Chris Olah is credited with coining the term mechanistic interpretability.[4] In the 2018 paper The Building Blocks of Interpretability, Olah and his colleagues combined existing interpretability techniques, including feature visualization, dimensionality reduction, and attribution, with human-computer interface methods to explore features represented by the neurons in the vision model Inception v1.[5] In March 2020, Olah and the OpenAI Clarity team published Zoom In: An Introduction to Circuits, which described an approach inspired by neuroscience and cellular biology. They proposed that features function as the basis of neural network computation and connect together to form circuits.[2]

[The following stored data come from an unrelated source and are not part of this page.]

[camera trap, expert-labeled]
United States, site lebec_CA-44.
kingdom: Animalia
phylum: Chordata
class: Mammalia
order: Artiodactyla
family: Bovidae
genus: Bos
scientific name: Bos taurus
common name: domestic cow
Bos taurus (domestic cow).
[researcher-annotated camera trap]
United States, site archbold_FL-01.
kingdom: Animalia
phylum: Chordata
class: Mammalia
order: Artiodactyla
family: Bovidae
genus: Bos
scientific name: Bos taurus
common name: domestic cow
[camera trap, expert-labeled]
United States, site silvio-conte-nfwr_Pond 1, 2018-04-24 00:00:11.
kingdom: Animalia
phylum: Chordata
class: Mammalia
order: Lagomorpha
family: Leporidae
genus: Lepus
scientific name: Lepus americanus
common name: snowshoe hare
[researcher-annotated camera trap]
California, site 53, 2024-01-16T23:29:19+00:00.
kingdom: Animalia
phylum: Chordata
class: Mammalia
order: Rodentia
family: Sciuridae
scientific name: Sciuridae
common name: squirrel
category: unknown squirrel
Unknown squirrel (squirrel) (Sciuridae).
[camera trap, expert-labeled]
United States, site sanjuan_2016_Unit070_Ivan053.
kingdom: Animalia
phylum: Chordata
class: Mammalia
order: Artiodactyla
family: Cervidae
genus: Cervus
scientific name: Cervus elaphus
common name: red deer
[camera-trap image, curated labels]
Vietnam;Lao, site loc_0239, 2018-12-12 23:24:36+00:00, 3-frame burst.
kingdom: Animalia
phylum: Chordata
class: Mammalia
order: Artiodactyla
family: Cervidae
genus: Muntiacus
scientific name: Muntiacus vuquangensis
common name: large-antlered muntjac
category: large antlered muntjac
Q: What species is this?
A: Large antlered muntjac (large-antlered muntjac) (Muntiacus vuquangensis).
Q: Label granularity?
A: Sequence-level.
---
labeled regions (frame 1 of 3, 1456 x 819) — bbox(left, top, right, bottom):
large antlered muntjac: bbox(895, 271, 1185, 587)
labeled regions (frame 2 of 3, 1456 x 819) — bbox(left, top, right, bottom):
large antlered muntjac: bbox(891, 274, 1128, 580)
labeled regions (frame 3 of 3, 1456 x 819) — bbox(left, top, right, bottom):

In 2021, Chris Olah co-founded the company Anthropic and established its Interpretability team, which publishes their results on the Transformer Circuits Thread.[6] In December 2021, the team published A Mathematical Framework for Transformer Circuits, reverse-engineering a toy transformer with one and two attention layers. Notably, they discovered the complete algorithm of induction circuits, responsible for in-context learning of repeated token sequences. The team further elaborated this result in the March 2022 paper In-context Learning and Induction Heads.[7]

Notable results in mechanistic interpretability from 2022 include the theory of superposition wherein a model represents more features than there are directions in its representation space;[8] a mechanistic explanation for grokking, the phenomenon where test-set loss begins to decay only after a delay relative to training-set loss;[9] and the introduction of sparse autoencoders, a sparse dictionary learning method to extract interpretable features from LLMs.[10][11]

Goodfire, an AI interpretability startup, was founded in 2024.[12]

Mechanistic interpretability has greatly expanded its scope, practitioners, and attention in the ML community in recent years. In July 2024, the first ICML Mechanistic Interpretability Workshop was held, aiming to bring together "separate threads of work in industry and academia".[13]

Definition

The term mechanistic interpretability designates both a class of technical methods and a research community. Chris Olah is usually credited with coining the term. His motivation was to differentiate this nascent approach to interpretability from established saliency map-based approaches which at the time dominated computer vision.[14][non-primary source needed]

In-field explanations of the goal of mechanistic interpretability make an analogy to reverse-engineering computer programs,[3][15] with the argument being that rather than being arbitrary functions, neural network's representations are composed of independent reverse-engineerable mechanisms that are compressed into the weights.

Mechanistic interpretability seeks to reverse engineer neural networks, similar to how one might reverse engineer a compiled binary computer program.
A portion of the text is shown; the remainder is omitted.